= Aim =
Please recast the records below as a JSON list of strings, with one string for each line and blank lines left out.

= Dataset extract =
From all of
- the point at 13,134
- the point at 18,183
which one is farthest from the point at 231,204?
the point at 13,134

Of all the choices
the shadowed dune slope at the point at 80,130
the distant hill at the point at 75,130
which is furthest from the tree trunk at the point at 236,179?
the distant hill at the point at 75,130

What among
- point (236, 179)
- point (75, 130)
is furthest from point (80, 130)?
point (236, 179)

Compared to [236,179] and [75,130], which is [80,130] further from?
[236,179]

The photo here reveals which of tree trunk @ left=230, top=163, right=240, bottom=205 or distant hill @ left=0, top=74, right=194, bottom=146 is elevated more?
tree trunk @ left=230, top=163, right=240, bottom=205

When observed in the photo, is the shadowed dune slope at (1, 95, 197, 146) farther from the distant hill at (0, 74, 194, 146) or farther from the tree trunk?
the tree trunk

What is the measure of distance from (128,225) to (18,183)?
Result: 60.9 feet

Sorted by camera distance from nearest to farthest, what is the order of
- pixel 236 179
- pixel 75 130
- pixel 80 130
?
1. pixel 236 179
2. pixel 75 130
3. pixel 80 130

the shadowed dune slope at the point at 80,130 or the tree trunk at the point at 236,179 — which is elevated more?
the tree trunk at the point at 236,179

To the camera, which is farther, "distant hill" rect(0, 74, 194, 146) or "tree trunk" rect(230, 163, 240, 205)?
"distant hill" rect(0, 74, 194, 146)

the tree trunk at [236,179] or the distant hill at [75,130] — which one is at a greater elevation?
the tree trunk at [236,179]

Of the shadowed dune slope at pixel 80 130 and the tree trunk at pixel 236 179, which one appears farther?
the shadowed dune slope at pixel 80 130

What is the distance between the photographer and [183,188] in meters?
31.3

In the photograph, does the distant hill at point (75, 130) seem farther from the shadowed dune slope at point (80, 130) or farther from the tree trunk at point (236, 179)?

= Response below =
[
  "From all of",
  "- the point at 13,134",
  "- the point at 18,183",
  "which one is farthest from the point at 231,204?",
  "the point at 13,134",
  "Of all the choices",
  "the shadowed dune slope at the point at 80,130",
  "the distant hill at the point at 75,130",
  "which is furthest from the tree trunk at the point at 236,179?",
  "the distant hill at the point at 75,130",
  "What among",
  "- point (236, 179)",
  "- point (75, 130)",
  "is furthest from point (80, 130)?",
  "point (236, 179)",
  "Compared to [236,179] and [75,130], which is [80,130] further from?",
  "[236,179]",
  "The photo here reveals which of tree trunk @ left=230, top=163, right=240, bottom=205 or distant hill @ left=0, top=74, right=194, bottom=146 is elevated more?",
  "tree trunk @ left=230, top=163, right=240, bottom=205",
  "When observed in the photo, is the shadowed dune slope at (1, 95, 197, 146) farther from the distant hill at (0, 74, 194, 146) or farther from the tree trunk?",
  "the tree trunk",
  "What is the measure of distance from (128,225) to (18,183)?",
  "Result: 60.9 feet",
  "Sorted by camera distance from nearest to farthest, what is the order of",
  "- pixel 236 179",
  "- pixel 75 130",
  "- pixel 80 130",
  "?",
  "1. pixel 236 179",
  "2. pixel 75 130",
  "3. pixel 80 130",
  "the shadowed dune slope at the point at 80,130 or the tree trunk at the point at 236,179 — which is elevated more?",
  "the tree trunk at the point at 236,179",
  "To the camera, which is farther, \"distant hill\" rect(0, 74, 194, 146) or \"tree trunk\" rect(230, 163, 240, 205)?",
  "\"distant hill\" rect(0, 74, 194, 146)",
  "the tree trunk at [236,179] or the distant hill at [75,130] — which one is at a greater elevation?",
  "the tree trunk at [236,179]",
  "Of the shadowed dune slope at pixel 80 130 and the tree trunk at pixel 236 179, which one appears farther?",
  "the shadowed dune slope at pixel 80 130",
  "What is the distance between the photographer and [183,188] in meters?",
  "31.3",
  "In the photograph, does the distant hill at point (75, 130) seem farther from the shadowed dune slope at point (80, 130) or farther from the tree trunk at point (236, 179)?"
]